Forever 21 confirmed hackers breached payment system for 7 months, admitted encryption was turned off on some POS devices.
If you shopped in a brick-and-mortar Forever 21 store this year, your credit card information may have been compromised due to the company’s failure to turn on encryption in some of its point-of-sale terminals.
In mid-November, Forever 21 admitted that a third party “suggested” there might have been unauthorized access to payment card data. On December 28, the company revealed more details about the breach without actually saying how many customers were potentially affected or even which stores had the compromised POS devices.

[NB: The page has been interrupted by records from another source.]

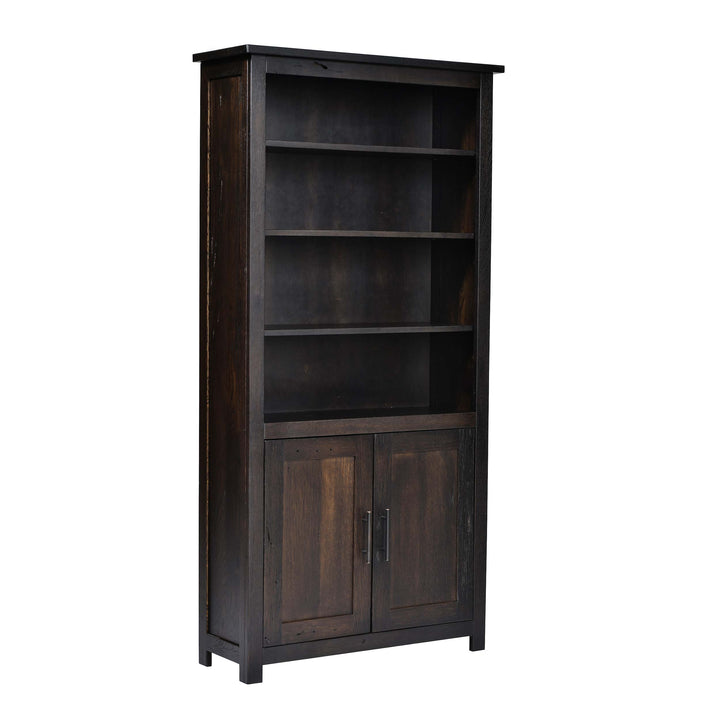 QW Amish Bozeman Reclaimed Bookcase w/ Doors - 36x72 HPSW-1413-2DR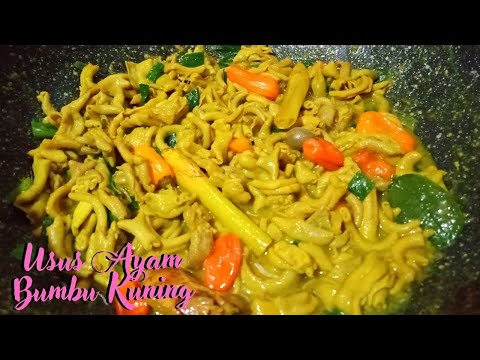 Cara Masak Usus Ayam Bumbu Kuning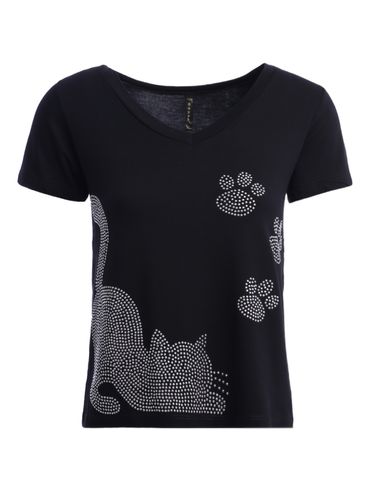 Blusa Manga Curta Feminina PRETO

For starters, the investigation into the security incident revealed that hackers had access to customers’ payment card data for up to seven months in 2017 – from April 3 to November 18. Attackers had obtained network access and installed malware meant to harvest credit card data. But the real mind-blower is that encryption was not even turned on in some of Forever 21’s POS devices.
Sure, the company said it implemented encryption technology in 2015; yet the “leading payment technology and security firms” investigating the unauthorized access determined the built-in encryption on some POS devices “was not always on.”
According to newest payment card security incident report, Forever 21 explained that, in addition to the lack of encryption in some of the retail stores’ POS devices, investigators hired in October “found signs of unauthorized network access and installation of malware on some POS devices designed to search for payment card data.”
The malware, Forever 21 said, “searched only for track data read from a payment card as it was being routed through the POS device. In most instances, the malware only found track data that did not have cardholder name – only card number, expiration date, and internal verification code – but occasionally the cardholder name was found.”